## Problem details
In the passage about Jordan Peele, reproduce word for word the section between "Peele's 2017 directorial" and "and Best Director.", inclusive.

## Passage for review
++++++++++
Jordan Haworth Peele (born February 21, 1979) is an American actor, comedian, writer, film producer and director.
Peele appeared for five seasons as a cast member on Mad TV, and starred with Keegan-Michael Key in the Comedy Central sketch series Key & Peele. In 2014, he had a recurring role in the first season of the FX anthology series Fargo, based on the 1996 film of the same name.
Peele's 2017 directorial debut, the horror film Get Out, earned critical acclaim and was a box office success. He received numerous accolades, including the Academy Award for Best Original Screenplay, along with nominations for Best Picture and Best Director.
++++++++++
## Extracted information
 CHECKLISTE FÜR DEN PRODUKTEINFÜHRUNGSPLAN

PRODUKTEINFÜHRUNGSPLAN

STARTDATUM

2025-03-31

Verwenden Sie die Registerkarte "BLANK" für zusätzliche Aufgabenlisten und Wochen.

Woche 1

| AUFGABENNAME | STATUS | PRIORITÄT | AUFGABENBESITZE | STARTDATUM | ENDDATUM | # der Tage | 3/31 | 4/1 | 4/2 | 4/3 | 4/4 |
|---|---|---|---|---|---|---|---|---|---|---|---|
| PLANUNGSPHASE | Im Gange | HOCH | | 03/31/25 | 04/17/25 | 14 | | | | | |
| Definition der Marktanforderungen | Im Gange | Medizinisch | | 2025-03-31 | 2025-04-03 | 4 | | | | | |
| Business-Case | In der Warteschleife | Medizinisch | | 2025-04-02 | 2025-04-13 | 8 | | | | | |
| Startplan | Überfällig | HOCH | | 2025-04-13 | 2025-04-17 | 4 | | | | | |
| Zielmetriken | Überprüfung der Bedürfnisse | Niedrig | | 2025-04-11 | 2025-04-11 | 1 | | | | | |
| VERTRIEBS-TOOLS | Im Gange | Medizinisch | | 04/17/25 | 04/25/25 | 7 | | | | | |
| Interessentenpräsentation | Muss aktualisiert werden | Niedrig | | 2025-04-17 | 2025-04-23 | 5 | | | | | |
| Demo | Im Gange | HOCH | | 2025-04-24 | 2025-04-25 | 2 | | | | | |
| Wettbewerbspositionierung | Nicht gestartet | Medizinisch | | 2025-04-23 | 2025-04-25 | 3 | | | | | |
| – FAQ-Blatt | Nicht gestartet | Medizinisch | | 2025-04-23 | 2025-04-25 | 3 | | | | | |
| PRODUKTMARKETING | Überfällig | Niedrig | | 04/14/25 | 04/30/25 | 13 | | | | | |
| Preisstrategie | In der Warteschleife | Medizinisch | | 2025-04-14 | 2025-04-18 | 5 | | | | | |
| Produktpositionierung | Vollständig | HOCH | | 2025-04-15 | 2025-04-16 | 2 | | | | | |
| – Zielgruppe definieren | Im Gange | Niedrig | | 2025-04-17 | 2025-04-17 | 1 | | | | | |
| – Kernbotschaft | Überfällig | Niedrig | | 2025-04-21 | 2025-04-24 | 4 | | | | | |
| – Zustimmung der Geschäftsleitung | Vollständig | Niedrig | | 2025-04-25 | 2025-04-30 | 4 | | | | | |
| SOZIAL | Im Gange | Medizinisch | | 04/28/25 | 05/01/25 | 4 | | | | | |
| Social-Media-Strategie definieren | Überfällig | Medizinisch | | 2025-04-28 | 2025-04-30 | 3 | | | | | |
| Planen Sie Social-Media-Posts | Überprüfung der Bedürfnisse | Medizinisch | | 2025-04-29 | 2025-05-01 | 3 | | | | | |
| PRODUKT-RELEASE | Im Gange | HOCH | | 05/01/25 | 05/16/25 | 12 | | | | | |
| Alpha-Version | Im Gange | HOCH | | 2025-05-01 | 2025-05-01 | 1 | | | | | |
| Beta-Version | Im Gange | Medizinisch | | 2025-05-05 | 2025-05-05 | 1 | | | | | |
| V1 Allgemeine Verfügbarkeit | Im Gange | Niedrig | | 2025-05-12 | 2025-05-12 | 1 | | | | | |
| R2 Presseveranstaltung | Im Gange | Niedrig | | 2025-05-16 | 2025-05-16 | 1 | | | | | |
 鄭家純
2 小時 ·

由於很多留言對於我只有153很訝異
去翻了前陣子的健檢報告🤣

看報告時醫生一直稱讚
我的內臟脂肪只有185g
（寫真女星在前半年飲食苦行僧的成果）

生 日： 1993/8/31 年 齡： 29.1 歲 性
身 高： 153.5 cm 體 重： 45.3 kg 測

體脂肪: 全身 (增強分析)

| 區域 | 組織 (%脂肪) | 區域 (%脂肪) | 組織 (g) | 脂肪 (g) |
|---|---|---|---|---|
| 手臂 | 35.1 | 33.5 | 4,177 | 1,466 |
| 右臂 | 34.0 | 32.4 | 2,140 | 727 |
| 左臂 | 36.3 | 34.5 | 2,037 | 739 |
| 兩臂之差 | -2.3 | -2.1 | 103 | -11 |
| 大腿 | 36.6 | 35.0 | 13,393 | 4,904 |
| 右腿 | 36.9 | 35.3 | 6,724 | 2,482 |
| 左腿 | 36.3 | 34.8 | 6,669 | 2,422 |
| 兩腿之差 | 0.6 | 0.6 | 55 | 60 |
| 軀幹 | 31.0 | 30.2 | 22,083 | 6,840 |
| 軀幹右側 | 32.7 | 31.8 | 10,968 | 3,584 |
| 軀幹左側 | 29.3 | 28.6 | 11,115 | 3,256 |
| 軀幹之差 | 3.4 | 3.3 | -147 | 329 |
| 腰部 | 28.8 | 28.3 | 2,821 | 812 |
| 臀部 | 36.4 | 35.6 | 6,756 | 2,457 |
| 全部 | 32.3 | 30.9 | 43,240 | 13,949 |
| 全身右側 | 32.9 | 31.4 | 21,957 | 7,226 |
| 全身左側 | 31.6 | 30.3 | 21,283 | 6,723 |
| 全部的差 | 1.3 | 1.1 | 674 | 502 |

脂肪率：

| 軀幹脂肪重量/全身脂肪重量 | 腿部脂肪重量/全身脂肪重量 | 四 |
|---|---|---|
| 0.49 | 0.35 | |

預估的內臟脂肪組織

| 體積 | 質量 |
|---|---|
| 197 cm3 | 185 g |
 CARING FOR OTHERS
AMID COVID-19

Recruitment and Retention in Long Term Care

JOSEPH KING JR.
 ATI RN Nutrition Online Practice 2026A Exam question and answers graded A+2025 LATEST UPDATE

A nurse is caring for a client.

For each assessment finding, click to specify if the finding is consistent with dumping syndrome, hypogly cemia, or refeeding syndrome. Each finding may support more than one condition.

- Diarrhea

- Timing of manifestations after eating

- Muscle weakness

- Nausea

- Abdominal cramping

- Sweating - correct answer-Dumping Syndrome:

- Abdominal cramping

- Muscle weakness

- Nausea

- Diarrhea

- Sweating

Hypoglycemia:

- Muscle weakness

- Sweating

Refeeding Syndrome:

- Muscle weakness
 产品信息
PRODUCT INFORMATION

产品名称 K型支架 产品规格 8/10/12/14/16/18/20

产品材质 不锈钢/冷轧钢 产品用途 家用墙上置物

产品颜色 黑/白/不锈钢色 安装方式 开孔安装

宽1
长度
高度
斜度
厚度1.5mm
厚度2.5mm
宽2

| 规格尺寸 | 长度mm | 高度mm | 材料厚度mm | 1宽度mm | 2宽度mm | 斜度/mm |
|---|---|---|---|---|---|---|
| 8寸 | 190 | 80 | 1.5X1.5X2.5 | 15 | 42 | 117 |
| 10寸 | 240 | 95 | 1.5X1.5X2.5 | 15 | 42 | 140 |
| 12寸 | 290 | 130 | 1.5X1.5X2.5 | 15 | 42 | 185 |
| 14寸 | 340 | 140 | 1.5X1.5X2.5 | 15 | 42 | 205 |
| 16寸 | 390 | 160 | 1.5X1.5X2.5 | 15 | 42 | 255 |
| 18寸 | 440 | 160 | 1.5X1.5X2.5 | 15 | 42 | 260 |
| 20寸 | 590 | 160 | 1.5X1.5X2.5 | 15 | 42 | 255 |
++++++++++
## Result below
Peele's 2017 directorial debut, the horror film Get Out, earned critical acclaim and was a box office success. He received numerous accolades, including the Academy Award for Best Original Screenplay, along with nominations for Best Picture and Best Director.